Even the Crypto Bros Are Skeptical of Trump’s Crypto Reserve Plans

“This is a pig in lipstick,” one crypto hedge fund founder wrote on X.

Donald Trump

Alex Brandon/AP

Donald Trump’s scattershot rollout of his strategic crypto strategic reserve plan didn’t seem to make anyone happy this week — despite it being the big announcement ahead of Friday’s “first-ever crypto summit.”

During remarks ahead of the roundtable event Friday afternoon, Trump started by highlighting the, “Virtual Fort Knox for digital gold to be housed within the United States Treasury,” as he described his strategic reserve to a gathering of crypto leaders.

“That’s a big thing,” he added.

“President Trump is creating assets for the American people while most past presidents have created debt and a large part of this asset program can be in digital assets,” Treasury Secretary Scott Bessent said during the summit, praising the reserve.

Trump received a round of applause in the room in response to his announcement about the strategic reserve, and a few thank yous from industry leaders for his pro-crypto stance before he kicked the media out. But on social media and elsewhere, backlash to the strategic reserve idea has been building all week. It started with Trump’s Truth Social announcement Sunday that he was directing a working group to establish a government-owned crypto fund.

“Maybe we should fixate on our demographic curve and interest that are primary girders of our debt instead of flights of fancy,” Republican Rep. David Schweikert told NOTUS Thursday afternoon.

“It’s wrong to steal my money for grift on the left; it’s also wrong to tax me for crypto bro schemes,” Trump ally and billionaire co-founder of Palantir, Joe Lonsdale wrote on X after the original crypto announcement Sunday.

By Thursday night, Trump seemed to take that specific criticism to heart and announced the new crypto reserve fund would only include crypto funds the U.S. government already has because they were seized during criminal or civil legal proceedings — and no new taxpayer funded purchases of crypto.

That announcement didn’t go over particularly well either: The price of bitcoin quickly dropped after the announcement, climbing only slightly on Friday.

“No active buying means this is just a fancy title for bitcoin holdings that already existed with the Govt. This is a pig in lipstick,” crypto hedge fund founder Charles Edwards wrote on X.

Associate director at Americans for Financial Reform and crypto skeptic, Mark Hays, told NOTUS there’s also a small number of people who hold massive amounts of bitcoin who stand to cash out handsomely — if the U.S. became a major buyer.

“Having the U.S. as a guaranteed buyer of a lot of bitcoin would give a signal to at least some of those whales, as they call them, who are ready to sell that when you sell, there’ll be a buyer,” Hays said. “That will allow them to cash out at a market high, so they can sell that stuff off and make a ton of real money.”

The new announcement doesn’t include any new U.S. buying of bitcoin or other currencies.
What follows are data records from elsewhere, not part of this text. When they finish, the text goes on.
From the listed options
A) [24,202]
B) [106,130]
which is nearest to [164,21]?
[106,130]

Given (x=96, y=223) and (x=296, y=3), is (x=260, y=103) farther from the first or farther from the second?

Trump’s original announcement said the reserve would include Ripple (XRP), Solana (SOL) and Cardano (ADA). He added shortly after that the larger bitcoin and Ethereum would be the “heart of the Reserve.”

Brian Armstrong, CEO of Coinbase — which donated a million dollars toward Trump’s inauguration — said he was “still forming an opinion,” but thought “only bitcoin” would be the best option on X after Sunday’s announcement. (After Thursday’s, he called it “incredible execution from the Trump administration.”) The announcement Thursday means the primary reserve fund only holds bitcoin and other cryptocurrencies seized by the government will be held in a “digital asset stockpile,” according to Trump adviser and so-called crypto czar David Sacks.

Trump’s moves came after months of crypto lobbying and campaign funding.

Ripple CEO Brad Garlinghouse, one of the cryptocurrencies Trump originally promised to invest in Sunday, told the New York Times in December he was donating $5 million to Trump’s inauguration.

Crypto companies donated at least $6 million to Trump’s inauguration, NOTUS reported. Crypto affiliated PACs also poured more than $180 million into elections up and down the ballot last cycle, more than any other industry.

It’s not clear whether a strategic reserve — especially one just shifts around crypto the government already owns — was an industry priority.

Blockchain Association issued a letter laying out five priorities after November’s election results — establishing a crypto reserve was not among them. The organization did not immediately respond to NOTUS’ request for comment.

During the crypto summit Friday, Trump also promised an “end the federal bureaucracies’ war on crypto,” and criticized the Biden administration’s regulation of the industry.

Trump vowed on the campaign trail to oust crypto regulator and SEC chair, Gary Gensler. Trump picked his replacement, the crypto-friendly Paul Atkins in early December, but his Senate confirmation hearing still hasn’t been scheduled.

Correction: An earlier version of this story misidentified Mark Hays’ company. He is with Americans for Financial Reform.


Claire Heddles is a NOTUS reporter and an Allbritton Journalism Institute fellow.